-- SELECTED EXCERPT follows --
8 responses to We are not single-issue voters.

  1. Better be careful Jon or someone will acuse you of being one of… “THEM.” And the trouble is you never know who THEY are. They are everywhere, and a lot of THEM are running in Stealth Mode. Anyway, I voted my conscience once, a very scary event,…. except, I liked it. So, I too am now ..GASP.. one of them…a Christian independant. What is the world coming to. Isn’t there anything a person can rely on anymore?? Free thinking Christians, can you believe it?!!
    Couldn’t help the slight sarcasm, it just happened.
    Somewhere between social engineering and greed, there has to be sane choice. Isn’t there?

  2. Interesting post.
    I agree, of course, that God does not choose a political party. This particular organization, however, seems to be implying that the only clear choice for christians is the Democratic party (except for the reference to abortion). Many of the statements seem to be directly aimed at our current president.
    The thing is, when reading the manifesto, there were some underlying assumptions that I would reject.
    1. Caring for the poor=social programs. I beleive that private charities and people acting on their own do a better job than government in caring for those in need. Often, government “help” only traps people in a cycle of poverty. Does that mean I think welfare should be abolished? No, but I don’t accept the premise that it’s government’s responsibility to take care of people.
    2. Corporations=evil. Corporations do many good things, including providing jobs for people, and they should not be uniformly demonized. Are there some bad corporations? Sure, but they are certainly not the majority.
    3. The war in Iraq was based on a lie. This assumption is not based on incontrovertable facts. People can have different views on this and it’s patronizing to imply that there is only one “good, Christian” view.
    4. The Abu Ghraib scandal is the worst human rights issue facing the world today. Abu Ghraib was awful, but don’t be ridiculous. Look at what’s happening in Sudan. Look at what’s happening in Cuba, Venezuela, etc. Look at what Saddam was doing before he was removed from power.
    5. The United States is trying to build an empire. I’m sorry, I thought we were trying to protect ourselves after what happened to us 3 years ago.
    Stating that God does not choose a political party, then having a manifesto that clearly favors one party over another seems somewhat hypocritical to me. Just wanted to state my views, and make it clear that being a free thinker does not equate solely with being a liberal democrat.
    All the best,
    A registered Independent.

  3. Wow, I touched a nerve… and not just in some random person, but in a friend! Wheee! Hi Sami! 🙂
    I was about to state some of my biases more fully, but have decided not to for now. Let me just bring it back to the point: You can vote for Bush and still be a Christian 😉 as long as you favor his policies. But please, please don’t vote for him because “he’s a fellow Christian.” Look at his policy decisions and their consequences, and if you approve, vote for him.
    There are many voices which imply that if you are a (theologically) conservative evangelical, you must also be politically conservative. What I appreciate about Sojourners is they show the possibility of being evangelical left. Their very existence shatters common assumptions.
-- SELECTED EXCERPT concluded --
TASKS FOR THIS EXERCISE
**1.** Translate this sentence from the comment thread on single-issue voters into Spanish: "I agree, of course, that God does not choose a political party."
**2.** Carry the comment thread on single-issue voters forward from its last sentence.
-- SOURCE DATA follows --
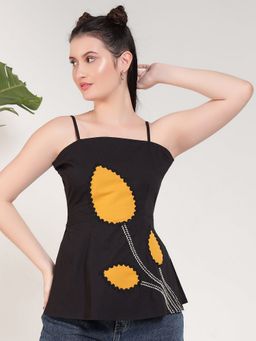 Deebaco - Black Cotton Embroidered Patch Work Women Top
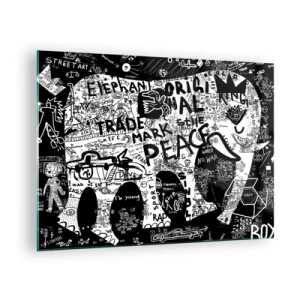 Quadro em vidro - Imagem de grafite em preto e branco com temas de paz e liberdade - 70x50cm - O rico mundo das ruas - Decoração de parede moderna para a sala de estar e quarto ARTTOR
-- SOURCE DATA concluded --
SOLVED TASKS
**1.** Estoy de acuerdo, por supuesto, en que Dios no elige un partido político.

**2.**
    Our home group included two people who, politically, were on the far right and the far left. And they still like — no, love — each other! (And we shared lunch together today.)

  4. Thanks for the response, Jon.
    I certainly agree that Christians can have all sorts of political beleifs. I guess I was just bugged because the Sojourners thing seemed to imply that true Christians would be on the left. And yes, I know that most of the mainstream evangelical movement would say that you have to be conservative.
    I’m not voting for Bush because he’s a Christian. Clinton was a Christian, too. I don’t agree with Bush on everything (especially the constitutional ammendment against gay marriage), but I agree with more of his policies than Kerry’s. I’m really more of a libertarian.
    And I certainly would not let politics get in the way of friendship.
    Anyway, Erick and I are doing great. I’m still planning on visiting your church sometime.

  5. Go Sami! I like what you had to say! I agree with what you said. I am leaning toward Libertarianism as well. I am voting for Bush “for sure.” Kerry is a waffler if you ask me.
    I don’t like everything Bush does. I’m not sure about this war thing, I don’t like his educational policies, or the enviroment stuff. Eeek!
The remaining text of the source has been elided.